Collected data:
[Begin]

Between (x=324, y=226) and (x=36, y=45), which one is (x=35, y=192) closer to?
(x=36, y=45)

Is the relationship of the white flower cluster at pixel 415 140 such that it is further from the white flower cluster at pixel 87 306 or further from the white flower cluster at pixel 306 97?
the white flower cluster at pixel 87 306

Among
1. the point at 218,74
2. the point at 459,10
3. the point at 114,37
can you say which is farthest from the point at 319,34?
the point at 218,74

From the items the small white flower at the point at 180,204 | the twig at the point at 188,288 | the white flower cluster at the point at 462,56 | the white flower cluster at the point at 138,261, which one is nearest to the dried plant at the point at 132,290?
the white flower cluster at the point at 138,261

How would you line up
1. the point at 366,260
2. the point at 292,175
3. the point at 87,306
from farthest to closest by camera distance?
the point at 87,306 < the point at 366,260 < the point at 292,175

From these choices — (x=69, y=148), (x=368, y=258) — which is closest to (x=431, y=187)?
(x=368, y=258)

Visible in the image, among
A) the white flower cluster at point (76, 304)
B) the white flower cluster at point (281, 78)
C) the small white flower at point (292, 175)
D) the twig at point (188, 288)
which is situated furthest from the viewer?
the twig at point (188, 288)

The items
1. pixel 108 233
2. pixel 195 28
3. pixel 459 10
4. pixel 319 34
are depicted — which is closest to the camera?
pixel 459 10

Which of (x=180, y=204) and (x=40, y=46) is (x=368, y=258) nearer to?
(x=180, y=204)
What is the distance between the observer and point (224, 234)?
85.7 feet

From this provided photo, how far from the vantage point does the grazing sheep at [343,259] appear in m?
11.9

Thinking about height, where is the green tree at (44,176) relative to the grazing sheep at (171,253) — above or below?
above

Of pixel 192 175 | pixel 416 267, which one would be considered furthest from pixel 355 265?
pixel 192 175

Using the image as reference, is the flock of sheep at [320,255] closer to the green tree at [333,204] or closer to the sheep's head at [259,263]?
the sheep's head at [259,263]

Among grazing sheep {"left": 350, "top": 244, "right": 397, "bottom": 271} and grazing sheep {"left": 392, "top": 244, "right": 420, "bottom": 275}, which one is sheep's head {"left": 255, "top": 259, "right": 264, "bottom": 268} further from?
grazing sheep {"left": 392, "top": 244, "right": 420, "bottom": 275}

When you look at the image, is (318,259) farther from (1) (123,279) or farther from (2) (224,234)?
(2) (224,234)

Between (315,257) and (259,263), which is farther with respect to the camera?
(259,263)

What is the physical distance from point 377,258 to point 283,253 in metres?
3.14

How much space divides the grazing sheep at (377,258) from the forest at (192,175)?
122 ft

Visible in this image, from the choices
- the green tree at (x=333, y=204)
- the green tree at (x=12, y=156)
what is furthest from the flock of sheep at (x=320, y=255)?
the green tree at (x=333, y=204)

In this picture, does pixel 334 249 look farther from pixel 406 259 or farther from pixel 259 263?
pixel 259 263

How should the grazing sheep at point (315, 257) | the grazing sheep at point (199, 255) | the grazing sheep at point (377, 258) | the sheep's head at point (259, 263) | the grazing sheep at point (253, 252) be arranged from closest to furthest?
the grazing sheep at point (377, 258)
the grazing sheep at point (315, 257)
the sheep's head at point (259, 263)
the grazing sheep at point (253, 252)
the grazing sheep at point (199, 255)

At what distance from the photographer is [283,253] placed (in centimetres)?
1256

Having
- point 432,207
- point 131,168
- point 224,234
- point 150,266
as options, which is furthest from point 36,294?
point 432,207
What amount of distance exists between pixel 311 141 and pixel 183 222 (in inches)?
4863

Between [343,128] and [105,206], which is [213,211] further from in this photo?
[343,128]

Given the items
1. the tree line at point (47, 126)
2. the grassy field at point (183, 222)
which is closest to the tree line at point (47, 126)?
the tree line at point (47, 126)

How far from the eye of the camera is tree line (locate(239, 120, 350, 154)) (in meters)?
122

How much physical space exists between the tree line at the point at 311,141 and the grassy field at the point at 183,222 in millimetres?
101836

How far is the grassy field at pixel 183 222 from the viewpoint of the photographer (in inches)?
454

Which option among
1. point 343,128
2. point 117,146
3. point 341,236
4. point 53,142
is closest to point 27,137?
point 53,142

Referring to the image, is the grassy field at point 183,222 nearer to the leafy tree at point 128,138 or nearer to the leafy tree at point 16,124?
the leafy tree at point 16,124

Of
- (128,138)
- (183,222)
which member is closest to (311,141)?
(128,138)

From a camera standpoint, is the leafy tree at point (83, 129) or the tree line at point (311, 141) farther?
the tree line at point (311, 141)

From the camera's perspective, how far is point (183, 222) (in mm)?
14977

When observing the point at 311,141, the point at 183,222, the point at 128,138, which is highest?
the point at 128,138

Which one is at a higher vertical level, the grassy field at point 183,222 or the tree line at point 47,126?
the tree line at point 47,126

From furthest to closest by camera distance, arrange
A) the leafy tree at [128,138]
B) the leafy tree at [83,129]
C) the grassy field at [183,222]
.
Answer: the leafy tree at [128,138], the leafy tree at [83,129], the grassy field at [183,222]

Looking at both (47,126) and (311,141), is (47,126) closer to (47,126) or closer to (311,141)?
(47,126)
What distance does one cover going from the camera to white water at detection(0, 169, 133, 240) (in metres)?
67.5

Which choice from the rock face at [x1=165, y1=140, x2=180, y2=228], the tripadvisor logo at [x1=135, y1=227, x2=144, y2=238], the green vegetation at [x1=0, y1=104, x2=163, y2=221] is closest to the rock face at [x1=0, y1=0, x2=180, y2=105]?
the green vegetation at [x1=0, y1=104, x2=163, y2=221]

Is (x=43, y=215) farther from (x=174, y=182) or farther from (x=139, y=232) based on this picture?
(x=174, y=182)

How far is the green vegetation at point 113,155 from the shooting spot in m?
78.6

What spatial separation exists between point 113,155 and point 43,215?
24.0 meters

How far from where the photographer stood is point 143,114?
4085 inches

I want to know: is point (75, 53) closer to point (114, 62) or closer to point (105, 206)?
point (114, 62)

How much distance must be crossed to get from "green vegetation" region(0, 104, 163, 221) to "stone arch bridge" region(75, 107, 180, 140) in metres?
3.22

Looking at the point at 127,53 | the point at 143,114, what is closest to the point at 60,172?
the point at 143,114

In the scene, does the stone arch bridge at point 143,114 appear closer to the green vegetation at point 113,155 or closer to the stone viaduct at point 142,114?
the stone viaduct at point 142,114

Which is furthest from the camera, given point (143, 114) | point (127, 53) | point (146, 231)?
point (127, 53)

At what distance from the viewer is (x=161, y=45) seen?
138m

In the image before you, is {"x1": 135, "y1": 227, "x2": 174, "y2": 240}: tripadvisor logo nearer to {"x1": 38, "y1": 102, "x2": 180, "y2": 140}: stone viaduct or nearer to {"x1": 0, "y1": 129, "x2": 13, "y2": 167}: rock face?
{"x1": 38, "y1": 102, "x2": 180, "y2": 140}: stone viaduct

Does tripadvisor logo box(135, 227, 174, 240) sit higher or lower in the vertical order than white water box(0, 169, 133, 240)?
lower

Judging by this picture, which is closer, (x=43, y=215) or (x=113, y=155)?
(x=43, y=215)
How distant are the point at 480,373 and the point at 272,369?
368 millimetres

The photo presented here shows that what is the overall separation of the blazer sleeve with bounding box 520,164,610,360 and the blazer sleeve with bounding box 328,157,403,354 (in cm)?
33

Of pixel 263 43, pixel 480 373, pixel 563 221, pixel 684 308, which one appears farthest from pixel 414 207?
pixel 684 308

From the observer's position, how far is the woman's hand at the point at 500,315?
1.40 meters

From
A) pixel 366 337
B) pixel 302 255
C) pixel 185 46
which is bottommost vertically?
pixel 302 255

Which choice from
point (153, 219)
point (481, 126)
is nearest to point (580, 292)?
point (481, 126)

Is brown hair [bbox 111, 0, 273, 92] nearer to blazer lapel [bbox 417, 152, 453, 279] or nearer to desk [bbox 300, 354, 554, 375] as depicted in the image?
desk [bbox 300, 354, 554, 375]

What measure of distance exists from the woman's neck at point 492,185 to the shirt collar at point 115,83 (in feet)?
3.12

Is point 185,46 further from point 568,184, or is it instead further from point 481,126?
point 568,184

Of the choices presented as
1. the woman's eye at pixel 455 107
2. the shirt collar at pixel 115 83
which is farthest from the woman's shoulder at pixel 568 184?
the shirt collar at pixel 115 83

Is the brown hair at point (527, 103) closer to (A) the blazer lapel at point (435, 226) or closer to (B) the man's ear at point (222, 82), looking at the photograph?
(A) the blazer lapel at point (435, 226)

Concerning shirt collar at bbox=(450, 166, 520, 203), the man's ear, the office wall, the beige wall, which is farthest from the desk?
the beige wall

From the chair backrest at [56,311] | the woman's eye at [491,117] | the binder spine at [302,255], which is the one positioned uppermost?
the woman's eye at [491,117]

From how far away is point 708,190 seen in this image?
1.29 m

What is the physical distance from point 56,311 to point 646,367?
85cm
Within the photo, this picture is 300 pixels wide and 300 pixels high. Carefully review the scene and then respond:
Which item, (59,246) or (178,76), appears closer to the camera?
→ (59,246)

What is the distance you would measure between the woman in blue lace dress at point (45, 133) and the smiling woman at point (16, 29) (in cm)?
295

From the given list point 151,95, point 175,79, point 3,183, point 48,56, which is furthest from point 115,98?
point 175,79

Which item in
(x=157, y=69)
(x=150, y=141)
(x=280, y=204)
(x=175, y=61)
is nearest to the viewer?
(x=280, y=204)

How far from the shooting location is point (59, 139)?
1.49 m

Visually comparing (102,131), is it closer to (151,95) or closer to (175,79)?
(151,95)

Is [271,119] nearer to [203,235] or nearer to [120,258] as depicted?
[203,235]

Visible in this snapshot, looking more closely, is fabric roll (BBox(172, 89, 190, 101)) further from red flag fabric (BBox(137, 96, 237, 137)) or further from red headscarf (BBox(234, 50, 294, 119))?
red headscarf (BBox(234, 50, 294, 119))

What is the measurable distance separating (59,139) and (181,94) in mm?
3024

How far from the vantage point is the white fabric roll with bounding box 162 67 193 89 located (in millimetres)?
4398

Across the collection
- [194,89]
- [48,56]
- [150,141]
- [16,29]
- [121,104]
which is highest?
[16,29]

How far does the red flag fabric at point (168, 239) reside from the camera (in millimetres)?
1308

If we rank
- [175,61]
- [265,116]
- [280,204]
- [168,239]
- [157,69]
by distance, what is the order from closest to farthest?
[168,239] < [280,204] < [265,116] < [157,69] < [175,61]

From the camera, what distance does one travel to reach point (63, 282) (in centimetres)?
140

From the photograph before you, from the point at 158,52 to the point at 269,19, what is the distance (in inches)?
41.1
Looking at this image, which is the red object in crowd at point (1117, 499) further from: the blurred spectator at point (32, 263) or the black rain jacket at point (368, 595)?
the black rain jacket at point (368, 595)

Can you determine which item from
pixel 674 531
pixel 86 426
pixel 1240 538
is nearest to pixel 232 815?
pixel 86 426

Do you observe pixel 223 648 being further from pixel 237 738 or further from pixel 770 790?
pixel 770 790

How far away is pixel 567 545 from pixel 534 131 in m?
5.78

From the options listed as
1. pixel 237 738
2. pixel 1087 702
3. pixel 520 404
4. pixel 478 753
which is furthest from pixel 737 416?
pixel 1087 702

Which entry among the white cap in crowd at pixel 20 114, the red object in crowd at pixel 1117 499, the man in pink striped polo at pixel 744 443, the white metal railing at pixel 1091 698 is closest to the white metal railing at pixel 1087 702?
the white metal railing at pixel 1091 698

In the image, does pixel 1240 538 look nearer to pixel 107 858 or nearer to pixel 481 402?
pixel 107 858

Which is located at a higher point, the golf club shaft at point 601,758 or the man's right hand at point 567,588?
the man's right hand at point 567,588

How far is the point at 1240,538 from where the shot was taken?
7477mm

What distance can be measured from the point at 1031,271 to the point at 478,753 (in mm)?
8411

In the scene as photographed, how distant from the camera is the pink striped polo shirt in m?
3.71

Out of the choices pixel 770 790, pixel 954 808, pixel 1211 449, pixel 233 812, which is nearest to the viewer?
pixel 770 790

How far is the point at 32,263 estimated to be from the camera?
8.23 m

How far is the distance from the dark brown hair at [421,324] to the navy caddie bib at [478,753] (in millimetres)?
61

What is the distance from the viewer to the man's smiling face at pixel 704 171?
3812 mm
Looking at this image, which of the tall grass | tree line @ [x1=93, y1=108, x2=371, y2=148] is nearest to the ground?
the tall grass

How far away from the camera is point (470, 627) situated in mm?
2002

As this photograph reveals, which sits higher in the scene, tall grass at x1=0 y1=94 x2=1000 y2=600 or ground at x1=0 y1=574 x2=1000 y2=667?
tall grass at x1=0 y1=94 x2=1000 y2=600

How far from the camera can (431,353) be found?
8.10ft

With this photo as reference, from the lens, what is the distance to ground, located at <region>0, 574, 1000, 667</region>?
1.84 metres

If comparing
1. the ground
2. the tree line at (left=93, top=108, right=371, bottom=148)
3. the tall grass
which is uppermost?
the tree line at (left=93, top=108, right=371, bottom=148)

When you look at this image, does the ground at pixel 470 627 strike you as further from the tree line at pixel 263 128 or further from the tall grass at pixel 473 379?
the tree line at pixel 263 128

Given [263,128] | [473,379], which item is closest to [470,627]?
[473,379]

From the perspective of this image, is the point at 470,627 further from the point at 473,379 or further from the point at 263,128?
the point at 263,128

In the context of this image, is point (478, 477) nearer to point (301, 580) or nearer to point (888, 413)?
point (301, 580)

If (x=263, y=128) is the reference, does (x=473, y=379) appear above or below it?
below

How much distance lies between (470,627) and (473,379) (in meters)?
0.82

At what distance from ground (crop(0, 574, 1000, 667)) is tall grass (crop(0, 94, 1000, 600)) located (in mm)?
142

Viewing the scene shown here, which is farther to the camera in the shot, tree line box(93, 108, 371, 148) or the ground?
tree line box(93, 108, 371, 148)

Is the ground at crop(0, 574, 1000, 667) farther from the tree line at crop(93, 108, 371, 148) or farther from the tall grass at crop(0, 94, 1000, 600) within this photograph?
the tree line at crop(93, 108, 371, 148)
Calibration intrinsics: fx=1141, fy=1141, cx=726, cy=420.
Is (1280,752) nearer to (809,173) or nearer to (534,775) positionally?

[End]

> [What is expected]
Reproduce precisely the span of lines that begins at the line containing "In the context" and ends with the last line of the listing.

> [Response to this task]
In the context of this image, is point (478, 477) nearer to point (301, 580) or nearer to point (888, 413)?
point (301, 580)

If (x=263, y=128) is the reference, does (x=473, y=379) appear above or below it?
below

How much distance lies between (470,627) and (473,379) (in meters)?
0.82

At what distance from ground (crop(0, 574, 1000, 667)) is tall grass (crop(0, 94, 1000, 600)) located (in mm)?
142

Viewing the scene shown here, which is farther to the camera in the shot, tree line box(93, 108, 371, 148) or the ground?
tree line box(93, 108, 371, 148)

Is the ground at crop(0, 574, 1000, 667) farther from the tree line at crop(93, 108, 371, 148) or farther from the tall grass at crop(0, 94, 1000, 600) within this photograph?
the tree line at crop(93, 108, 371, 148)
Calibration intrinsics: fx=1141, fy=1141, cx=726, cy=420.
Is (1280,752) nearer to (809,173) or nearer to (534,775) positionally?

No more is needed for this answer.